ТЕКСТ ДЛЯ ЧТЕНИЯ
• • • • •

Выбрать главу

Внешнее освобождение человека от сословного, государственного и т.д. подчинения порождает, утверждал Леонтьев, безответственность. Внешняя юридическая свобода не гарантирует, что человек обязательно воспользуется ею для личностного, нравственного совершенствования. Леонтьев был уверен, что социальная наука ведет себя наивно и нечестно, когда ставит такие конечные цели, как "всеобщее царство блага", так как никто не знает, возможно ли оно. Ее задача - подвергать научной, "бесстрастной, безжалостной оценке" социальные процессы, а не лить сентиментальные слезы по поводу страданий и стонов человеческих. За такие взгляды Леонтьев еще при жизни был обвинен в аморализме, а в последующем провозглашен "русским Ницше", так как во многом предвосхитил мысли немецкого философа.

Согласно учению Леонтьева, сильная деспотическая власть есть высшая точка развития государственности. Почему же нации борются против нее? Леонтьев объяснял это утратой способности нации "вьшосить дисциплину отвлеченной государственной идеи, скрытой в ее недрах", чему способствует развращение людей либерально-демократическими идеями. В работе "Средний европеец как идеал и орудие всемирного разрушения" (1872-1884) он разъяснял, что требования всякого равенства: экономического, политического, умственного, полового формирует особый тип людей - самоуверенных и заносчивых граждан, претендующих на неограниченные права и свободы, отвергающих всякую ответственность и долг. "Выработается" "средний человек", с воодушевлением принимающий либеральную идею, согласно которой личное благо индивида, а не благо государства, является главной ценностью, а потому морально жить по капризу и произволу своей натуры, ее ненасытных и неразумных потребностей. Люди разучаются подчиняться власти, и вопросы укрепления государства, сохранения национальной культуры перестают волновать их совесть. "Среднего человека" трудно воодушевить государственной идеей, он утратил способность подчиняться целям, превышающим его эгоистические интересы.

• • • • •

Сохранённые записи

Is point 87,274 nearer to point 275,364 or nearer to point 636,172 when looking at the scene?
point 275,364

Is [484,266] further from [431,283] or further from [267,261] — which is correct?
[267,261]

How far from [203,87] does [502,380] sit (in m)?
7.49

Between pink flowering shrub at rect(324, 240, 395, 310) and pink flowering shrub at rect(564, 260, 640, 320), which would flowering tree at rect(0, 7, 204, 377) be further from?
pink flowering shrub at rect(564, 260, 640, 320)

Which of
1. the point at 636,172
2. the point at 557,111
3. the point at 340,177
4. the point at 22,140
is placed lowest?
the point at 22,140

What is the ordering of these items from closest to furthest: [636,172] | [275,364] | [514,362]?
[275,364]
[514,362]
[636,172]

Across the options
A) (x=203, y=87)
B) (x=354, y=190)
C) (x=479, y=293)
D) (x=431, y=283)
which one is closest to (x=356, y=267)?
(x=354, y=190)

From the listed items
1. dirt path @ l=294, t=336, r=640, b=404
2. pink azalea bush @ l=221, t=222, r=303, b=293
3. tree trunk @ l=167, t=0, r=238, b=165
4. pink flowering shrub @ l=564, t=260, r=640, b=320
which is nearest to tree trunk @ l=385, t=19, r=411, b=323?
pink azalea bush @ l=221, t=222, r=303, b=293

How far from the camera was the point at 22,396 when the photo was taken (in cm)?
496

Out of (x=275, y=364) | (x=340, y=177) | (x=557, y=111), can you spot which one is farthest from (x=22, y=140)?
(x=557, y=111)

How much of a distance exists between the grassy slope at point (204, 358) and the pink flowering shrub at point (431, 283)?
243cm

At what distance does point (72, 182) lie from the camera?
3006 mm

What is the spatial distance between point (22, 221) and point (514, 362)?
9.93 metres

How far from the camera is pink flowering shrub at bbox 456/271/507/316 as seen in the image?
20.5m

• • • • •

ЗАДАНИЯ
• A. Изложите основное содержание текста о взглядах Леонтьева в двух предложениях.
• B. Продолжите текст о взглядах Леонтьева с того места, на котором он заканчивается.
Записи никак не связаны с текстом.

ОТВЕТЫ К ЗАДАНИЯМ
• A. Леонтьев утверждал, что внешняя юридическая свобода порождает безответственность и не гарантирует нравственного совершенствования человека, а высшей точкой развития государственности считал сильную деспотическую власть. По его мнению, требования всякого равенства формируют «среднего человека», который ставит личное благо выше блага государства и утрачивает способность подчиняться целям, превышающим его эгоистические интересы.

• B.
Триединый процесс развития государств имеет определенный временной интервал: 1000-1200 лет. Таков, по мнению Леонтьева, предел долговечности государств и культур. Но при этом он делал оговорку, что культуры часто переживают государства. Например, "эллинская образованность и эллинская религия боролись с христианством еще долго при византийских императорах, тогда как последние черты эллинской государственности стерлись еще до Р. X.".

Считая началом собственно европейской государственности IX-X вв., Леонтьев пришел к выводу, что с конца XVIII века она закономерно вступила в третий, последний период развития - период вторичного смешения: "Везде одни и те же, более или менее демократизированные, конституции. Везде германский рационализм, псевдобританская свобода, французское равенство, итальянская распущенность или испанский фанатизм, обращенный на службу той же распущенности... везде надежды слепые на земное счастье и земное полное равенство!" Леонтьев был уверен, что открытый им закон развития является объективно-научным и его действие неизбежно.

Поэтому тенденция выравнивания различий европейских государств будет нарастать, и они "сольются все в одну всеевропейскую республику федераций", образуют какой-то "среднеевропейский тип общества" на развалинах прежних великих государств. Гибель европейской государственности не означает гибели европейской цивилизации, считал он. Цивилизация - это "система отвлеченных идей (религиозных, государственных, лично-нравственных, философских, художественных), которая вырабатывается всей жизнью нации". И хотя цивилизация есть продукт жизнедеятельности государства, она "как пища... принадлежит всему миру". Европейскую цивилизацию Леонтьев ценил очень высоко, утверждая, что "история еще ничего не представляла подобного".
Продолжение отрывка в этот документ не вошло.